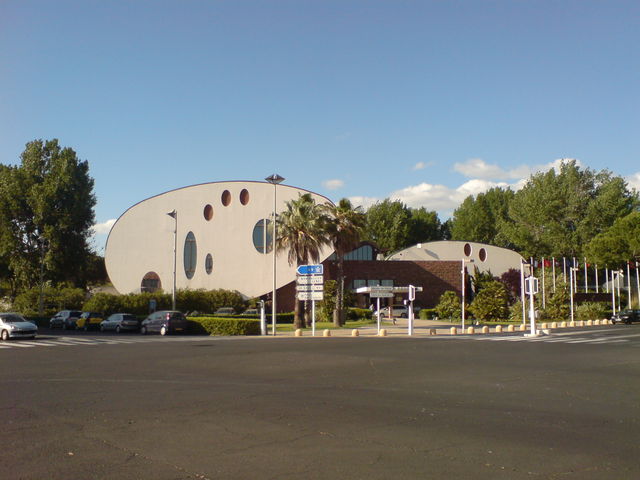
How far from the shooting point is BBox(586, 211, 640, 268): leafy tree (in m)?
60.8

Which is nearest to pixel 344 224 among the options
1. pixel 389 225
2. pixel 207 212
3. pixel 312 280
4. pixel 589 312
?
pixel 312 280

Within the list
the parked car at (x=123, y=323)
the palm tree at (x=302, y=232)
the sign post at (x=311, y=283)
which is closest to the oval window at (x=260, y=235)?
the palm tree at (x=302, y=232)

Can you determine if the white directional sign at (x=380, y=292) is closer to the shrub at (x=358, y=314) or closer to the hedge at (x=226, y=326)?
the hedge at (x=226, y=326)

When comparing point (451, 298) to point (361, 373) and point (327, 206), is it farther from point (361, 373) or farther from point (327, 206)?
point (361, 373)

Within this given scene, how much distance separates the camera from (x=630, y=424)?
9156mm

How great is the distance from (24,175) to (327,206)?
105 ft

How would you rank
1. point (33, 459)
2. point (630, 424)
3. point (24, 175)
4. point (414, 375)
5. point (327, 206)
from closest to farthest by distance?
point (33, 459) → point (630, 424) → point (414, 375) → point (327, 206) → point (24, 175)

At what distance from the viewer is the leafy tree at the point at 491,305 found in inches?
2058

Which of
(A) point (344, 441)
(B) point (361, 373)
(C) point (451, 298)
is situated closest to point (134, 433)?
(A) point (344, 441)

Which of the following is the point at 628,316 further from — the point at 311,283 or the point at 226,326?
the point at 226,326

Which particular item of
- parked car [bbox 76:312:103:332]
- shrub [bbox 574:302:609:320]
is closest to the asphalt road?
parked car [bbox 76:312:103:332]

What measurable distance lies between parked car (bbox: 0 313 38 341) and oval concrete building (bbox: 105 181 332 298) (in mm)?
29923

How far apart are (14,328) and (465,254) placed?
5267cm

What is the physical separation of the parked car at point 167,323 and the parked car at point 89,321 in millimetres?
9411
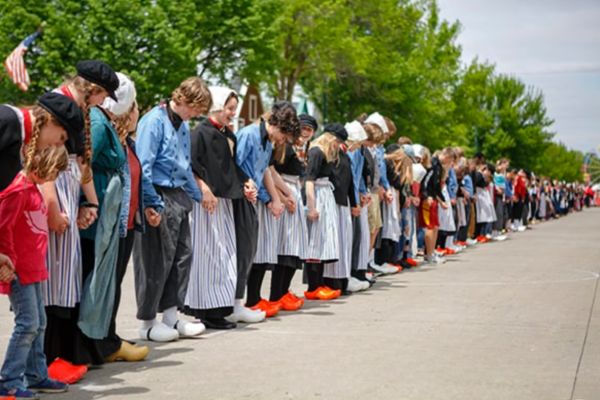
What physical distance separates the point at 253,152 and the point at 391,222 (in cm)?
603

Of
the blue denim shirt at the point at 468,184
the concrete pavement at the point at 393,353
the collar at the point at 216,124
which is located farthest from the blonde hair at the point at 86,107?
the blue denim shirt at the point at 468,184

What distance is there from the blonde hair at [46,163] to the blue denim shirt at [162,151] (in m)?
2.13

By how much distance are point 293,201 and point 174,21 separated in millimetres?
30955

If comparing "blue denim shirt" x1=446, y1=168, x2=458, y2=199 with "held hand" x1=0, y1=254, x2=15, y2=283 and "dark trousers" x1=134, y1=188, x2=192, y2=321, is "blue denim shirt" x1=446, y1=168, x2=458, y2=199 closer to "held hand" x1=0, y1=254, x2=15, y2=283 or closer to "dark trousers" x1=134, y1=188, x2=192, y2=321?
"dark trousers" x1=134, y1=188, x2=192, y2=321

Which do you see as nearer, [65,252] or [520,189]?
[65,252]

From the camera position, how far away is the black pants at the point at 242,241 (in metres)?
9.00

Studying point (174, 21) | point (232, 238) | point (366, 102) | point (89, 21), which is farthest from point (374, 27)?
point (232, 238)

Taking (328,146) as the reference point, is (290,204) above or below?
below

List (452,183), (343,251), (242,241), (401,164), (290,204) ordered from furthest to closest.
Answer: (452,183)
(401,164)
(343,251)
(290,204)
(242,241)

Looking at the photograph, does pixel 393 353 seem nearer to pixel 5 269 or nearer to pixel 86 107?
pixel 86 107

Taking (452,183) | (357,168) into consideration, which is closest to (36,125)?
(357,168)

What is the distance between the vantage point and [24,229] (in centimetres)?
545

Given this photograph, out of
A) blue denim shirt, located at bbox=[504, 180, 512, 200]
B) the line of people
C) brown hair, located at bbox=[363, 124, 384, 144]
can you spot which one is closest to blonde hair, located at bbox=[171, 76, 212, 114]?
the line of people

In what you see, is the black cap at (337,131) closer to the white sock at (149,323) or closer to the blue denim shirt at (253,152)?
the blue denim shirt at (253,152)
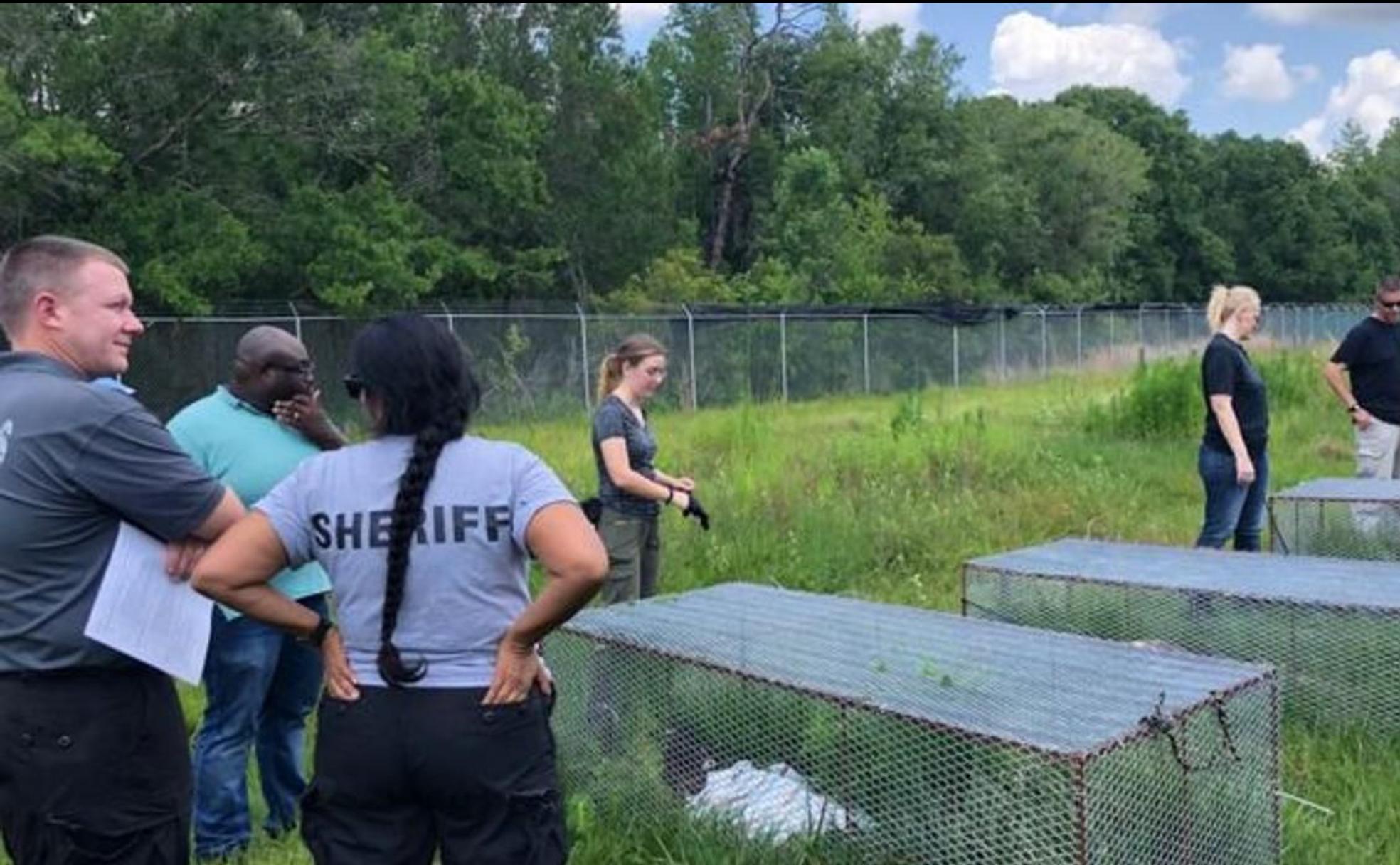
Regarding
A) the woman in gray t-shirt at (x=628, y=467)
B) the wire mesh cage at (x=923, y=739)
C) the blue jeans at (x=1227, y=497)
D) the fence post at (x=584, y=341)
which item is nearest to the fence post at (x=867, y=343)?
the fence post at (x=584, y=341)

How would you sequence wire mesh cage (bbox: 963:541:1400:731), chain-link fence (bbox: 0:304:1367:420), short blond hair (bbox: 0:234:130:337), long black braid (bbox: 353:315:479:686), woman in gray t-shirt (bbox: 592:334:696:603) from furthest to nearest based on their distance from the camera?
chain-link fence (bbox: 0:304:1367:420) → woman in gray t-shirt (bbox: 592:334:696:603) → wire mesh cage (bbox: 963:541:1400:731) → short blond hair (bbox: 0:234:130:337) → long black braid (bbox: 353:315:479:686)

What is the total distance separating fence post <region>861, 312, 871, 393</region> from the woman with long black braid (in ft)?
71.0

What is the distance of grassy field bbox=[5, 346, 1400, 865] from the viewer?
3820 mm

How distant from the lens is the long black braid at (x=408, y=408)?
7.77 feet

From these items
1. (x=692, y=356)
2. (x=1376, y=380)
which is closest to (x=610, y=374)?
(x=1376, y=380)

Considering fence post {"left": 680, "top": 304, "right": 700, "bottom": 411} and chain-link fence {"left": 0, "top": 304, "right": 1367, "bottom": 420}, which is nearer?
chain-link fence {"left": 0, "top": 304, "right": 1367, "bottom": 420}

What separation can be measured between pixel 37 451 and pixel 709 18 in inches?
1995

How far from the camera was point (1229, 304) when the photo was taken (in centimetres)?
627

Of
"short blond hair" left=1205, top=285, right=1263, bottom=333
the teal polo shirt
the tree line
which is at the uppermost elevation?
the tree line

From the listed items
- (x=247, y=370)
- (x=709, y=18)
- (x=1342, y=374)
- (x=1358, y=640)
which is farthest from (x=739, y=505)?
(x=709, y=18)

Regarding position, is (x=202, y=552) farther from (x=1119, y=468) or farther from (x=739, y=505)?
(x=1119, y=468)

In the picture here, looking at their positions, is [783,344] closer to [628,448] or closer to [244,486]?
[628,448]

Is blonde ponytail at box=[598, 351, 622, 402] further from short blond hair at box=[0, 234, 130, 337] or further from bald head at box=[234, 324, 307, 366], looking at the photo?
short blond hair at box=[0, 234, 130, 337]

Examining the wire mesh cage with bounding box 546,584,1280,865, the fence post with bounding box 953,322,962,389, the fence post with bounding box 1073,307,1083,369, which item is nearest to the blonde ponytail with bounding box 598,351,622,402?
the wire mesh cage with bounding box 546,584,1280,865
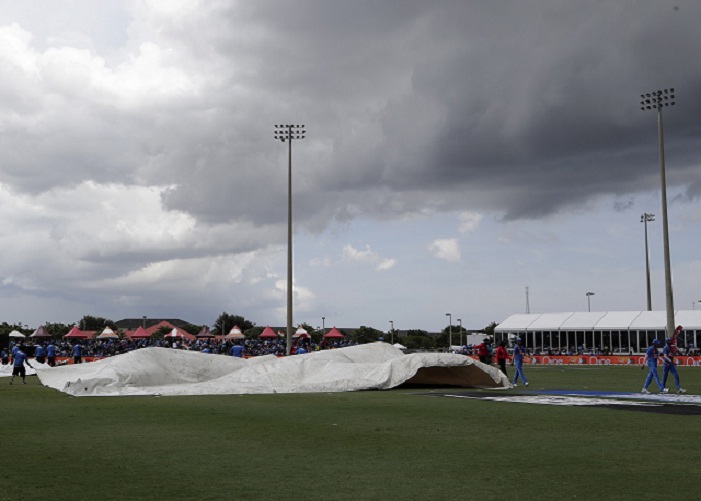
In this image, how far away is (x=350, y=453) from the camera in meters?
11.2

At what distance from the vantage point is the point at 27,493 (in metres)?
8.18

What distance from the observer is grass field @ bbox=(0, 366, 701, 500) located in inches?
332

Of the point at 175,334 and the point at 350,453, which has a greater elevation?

------------------------------------------------

## EXERCISE BRIEF
Reproduce every line above word for word, leaving out the pictures.

## RESPONSE FOR THIS EXERCISE
How far from the shooting point is BBox(586, 211, 640, 268): leafy tree (in m)?
60.8

Which is nearest to pixel 344 224 among the options
1. pixel 389 225
2. pixel 207 212
3. pixel 312 280
4. pixel 589 312
?
pixel 312 280

Within the list
the parked car at (x=123, y=323)
the palm tree at (x=302, y=232)
the sign post at (x=311, y=283)
which is closest to the oval window at (x=260, y=235)?
the palm tree at (x=302, y=232)

Can you determine if the white directional sign at (x=380, y=292) is closer to the shrub at (x=358, y=314) or closer to the hedge at (x=226, y=326)?
the hedge at (x=226, y=326)

When comparing point (451, 298) to point (361, 373) and point (327, 206), is it farther from point (361, 373) or farther from point (327, 206)?
point (361, 373)

Within this given scene, how much distance separates the camera from (x=630, y=424)?
9156mm

How great is the distance from (24,175) to (327,206)?
105 ft

How would you rank
1. point (33, 459)
2. point (630, 424)
3. point (24, 175)
4. point (414, 375)
5. point (327, 206)
from closest to farthest by distance?
point (33, 459) → point (630, 424) → point (414, 375) → point (327, 206) → point (24, 175)

At what distance from the viewer is the leafy tree at the point at 491,305 found in inches?
2058

Which of
(A) point (344, 441)
(B) point (361, 373)
(C) point (451, 298)
is situated closest to point (134, 433)?
(A) point (344, 441)

Which of the following is the point at 628,316 further from — the point at 311,283 or the point at 226,326?
the point at 226,326

Which particular item of
- parked car [bbox 76:312:103:332]
- shrub [bbox 574:302:609:320]
is closest to the asphalt road?
parked car [bbox 76:312:103:332]

What measurable distance lies between parked car (bbox: 0 313 38 341) and oval concrete building (bbox: 105 181 332 298) (in mm)?
29923

How far apart are (14,328) and (465,254) placed?
5267cm

What is the physical separation of the parked car at point 167,323 and the parked car at point 89,321 in millimetres?
9411
What physical distance separates the point at 253,152 and the point at 391,222 (in cm)?
603

Of
the blue denim shirt at the point at 468,184
the concrete pavement at the point at 393,353
the collar at the point at 216,124
which is located farthest from the blonde hair at the point at 86,107?
the blue denim shirt at the point at 468,184

What distance is there from the blonde hair at [46,163] to the blue denim shirt at [162,151] (in m)?
2.13

By how much distance are point 293,201 and point 174,21 separated in millimetres?
30955

If comparing "blue denim shirt" x1=446, y1=168, x2=458, y2=199 with "held hand" x1=0, y1=254, x2=15, y2=283 and "dark trousers" x1=134, y1=188, x2=192, y2=321, is "blue denim shirt" x1=446, y1=168, x2=458, y2=199 closer to "held hand" x1=0, y1=254, x2=15, y2=283 or closer to "dark trousers" x1=134, y1=188, x2=192, y2=321?
"dark trousers" x1=134, y1=188, x2=192, y2=321

Which do you see as nearer, [65,252] or [520,189]?
[65,252]

From the camera position, how far away is the black pants at the point at 242,241 (in metres)?
9.00

Studying point (174, 21) | point (232, 238) | point (366, 102) | point (89, 21), which is farthest from point (374, 27)?
point (232, 238)

Taking (328,146) as the reference point, is (290,204) above or below?
below

List (452,183), (343,251), (242,241), (401,164), (290,204) ordered from furthest to closest.
Answer: (452,183)
(401,164)
(343,251)
(290,204)
(242,241)

Looking at the photograph, does pixel 393 353 seem nearer to pixel 5 269 or nearer to pixel 86 107?
pixel 86 107

Taking (452,183) | (357,168) into consideration, which is closest to (36,125)?
(357,168)

What is the distance between the vantage point and [24,229] (in centimetres)?
545

Given this photograph, out of
A) blue denim shirt, located at bbox=[504, 180, 512, 200]
B) the line of people
C) brown hair, located at bbox=[363, 124, 384, 144]
can you spot which one is closest to blonde hair, located at bbox=[171, 76, 212, 114]?
the line of people

In what you see, is the black cap at (337,131) closer to the white sock at (149,323) or closer to the blue denim shirt at (253,152)?
the blue denim shirt at (253,152)
Regarding
A) the woman in gray t-shirt at (x=628, y=467)
B) the wire mesh cage at (x=923, y=739)
C) the blue jeans at (x=1227, y=497)
D) the fence post at (x=584, y=341)
which item is nearest to the fence post at (x=867, y=343)?
the fence post at (x=584, y=341)

How would you sequence wire mesh cage (bbox: 963:541:1400:731), chain-link fence (bbox: 0:304:1367:420), short blond hair (bbox: 0:234:130:337), long black braid (bbox: 353:315:479:686), woman in gray t-shirt (bbox: 592:334:696:603) from furthest to nearest based on their distance from the camera?
chain-link fence (bbox: 0:304:1367:420) → woman in gray t-shirt (bbox: 592:334:696:603) → wire mesh cage (bbox: 963:541:1400:731) → short blond hair (bbox: 0:234:130:337) → long black braid (bbox: 353:315:479:686)

What is the total distance separating fence post <region>861, 312, 871, 393</region> from the woman with long black braid (in ft)?
71.0

What is the distance of grassy field bbox=[5, 346, 1400, 865] from the viewer?
3820 mm

How distant from the lens is the long black braid at (x=408, y=408)?
7.77 feet

From these items
1. (x=692, y=356)
2. (x=1376, y=380)
which is closest to (x=610, y=374)?
(x=1376, y=380)

Considering fence post {"left": 680, "top": 304, "right": 700, "bottom": 411} and chain-link fence {"left": 0, "top": 304, "right": 1367, "bottom": 420}, which is nearer?
chain-link fence {"left": 0, "top": 304, "right": 1367, "bottom": 420}

What separation can be measured between pixel 37 451 and pixel 709 18 in inches?
1995

How far from the camera was point (1229, 304) when the photo was taken (in centimetres)?
627

Of
"short blond hair" left=1205, top=285, right=1263, bottom=333
the teal polo shirt
the tree line
which is at the uppermost elevation?
the tree line

From the listed items
- (x=247, y=370)
- (x=709, y=18)
- (x=1342, y=374)
- (x=1358, y=640)
which is farthest from (x=739, y=505)?
(x=709, y=18)

Regarding position, is (x=202, y=552) farther from (x=1119, y=468) or farther from (x=739, y=505)?
(x=1119, y=468)

In the picture here, looking at their positions, is [783,344] closer to [628,448] or closer to [244,486]?
[628,448]

Is blonde ponytail at box=[598, 351, 622, 402] further from short blond hair at box=[0, 234, 130, 337] or further from bald head at box=[234, 324, 307, 366], looking at the photo?
short blond hair at box=[0, 234, 130, 337]

Examining the wire mesh cage with bounding box 546,584,1280,865, the fence post with bounding box 953,322,962,389, the fence post with bounding box 1073,307,1083,369, which item is nearest to the blonde ponytail with bounding box 598,351,622,402?
the wire mesh cage with bounding box 546,584,1280,865
In this image, how far away is (x=350, y=453) from the camera in meters?
11.2

At what distance from the vantage point is the point at 27,493 (in metres)?
8.18

What distance from the observer is grass field @ bbox=(0, 366, 701, 500) located in inches?
332

Of the point at 175,334 and the point at 350,453, which has a greater elevation?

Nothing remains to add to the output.